**Consegna**. Ricopia fedelmente dal testo sulle franchigie doganali per il carburante tutto il passo che va da "Risposta. - L'Agenzia" giù fino a "doganale dell'Unione europea.", estremi inclusi.

___ Testo estratto

Risposta scritta pubblicata nel fascicolo n. 089
all'Interrogazione 4-04151

Risposta. - L'Agenzia delle dogane riferisce quanto segue.

Il Comune di Livigno, pur appartenendo al territorio politico italiano, è, dal punto di vista doganale, esterno all'Unione europea, essendo parificato in tutto e per tutto ad un Paese terzo come previsto dall'art. 3 del regolamento (CEE) n. 2913/1992 (codice doganale comunitario). Pertanto, le merci spedite da detto territorio soggiacciono alla regolamentazione doganale dell'Unione europea.

L'articolo 107, paragrafo 2, lettera e), del regolamento (CEE) n. 1186/2009 del 16 novembre 2009, "relativo alla fissazione del regime comunitario delle franchigie doganali", prevede la franchigia dai dazi doganali e, quindi, l'esenzione per il carburante contenuto all'interno dei serbatoi dei mezzi di trasporto merci, a condizione che detti contenitori siano "normali". Sulla nozione di "normalità" del serbatoio, dal punto di vista normativo, è intervenuta, nel tempo, una prima indicazione dalla Corte di giustizia dell'Unione europea, la quale, con sentenza C-247/97 del 3 dicembre 1998, ha affermato che i serbatoi (maggiorati) installati da un concessionario del costruttore o da un carrozziere (e non dal costruttore) non possono intendersi come "normali" e non danno, quindi, diritto all'esenzione daziaria.

Successivamente, un'altra sentenza della Corte di giustizia UE (causa C-152/2013, sentenza del 10 settembre 2014), pur risolvendo un problema di interpretazione delle disposizioni comunitarie in materia di tassazione di prodotti energetici (art. 24 della direttiva 2003/96/CEE), ha affermato che nella nozione di "serbatoio normale" debbano essere ricompresi tutti i serbatoi installati permanentemente dal costruttore o da terzi su veicoli commerciali, purché consentano a tali veicoli l'utilizzazione diretta del carburante. La Corte, tuttavia, in quest'ultima sentenza, ha comunque fatto salvi gli effetti della precedente C-247/97.

Posto che il più recente orientamento della Corte di giustizia ha fornito un'interpretazione estensiva della nozione di "serbatoio normale", l'Agenzia delle dogane e dei monopoli, come anche evidenziato nell'interrogazione, ha ritenuto opportuno rivolgere una formale richiesta di chiarimento alla Commissione europea per avere certezza sul fatto che tale nozione si potesse applicare o meno anche nel settore delle franchigie doganali.

______
___ Materiale

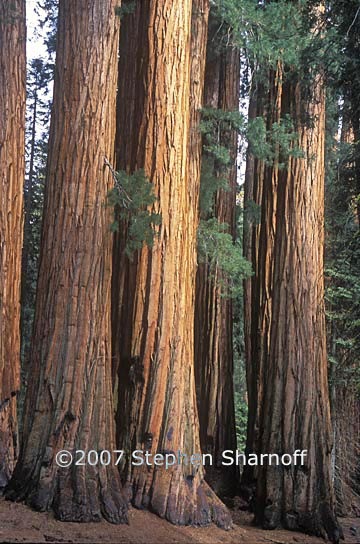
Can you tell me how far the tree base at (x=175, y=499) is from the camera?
727 cm

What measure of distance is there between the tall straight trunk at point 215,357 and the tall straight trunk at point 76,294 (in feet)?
14.3

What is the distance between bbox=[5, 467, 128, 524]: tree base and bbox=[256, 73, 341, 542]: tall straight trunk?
316 cm

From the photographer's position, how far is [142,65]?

______

**Risposta**.
Risposta. - L'Agenzia delle dogane riferisce quanto segue.

Il Comune di Livigno, pur appartenendo al territorio politico italiano, è, dal punto di vista doganale, esterno all'Unione europea, essendo parificato in tutto e per tutto ad un Paese terzo come previsto dall'art. 3 del regolamento (CEE) n. 2913/1992 (codice doganale comunitario). Pertanto, le merci spedite da detto territorio soggiacciono alla regolamentazione doganale dell'Unione europea.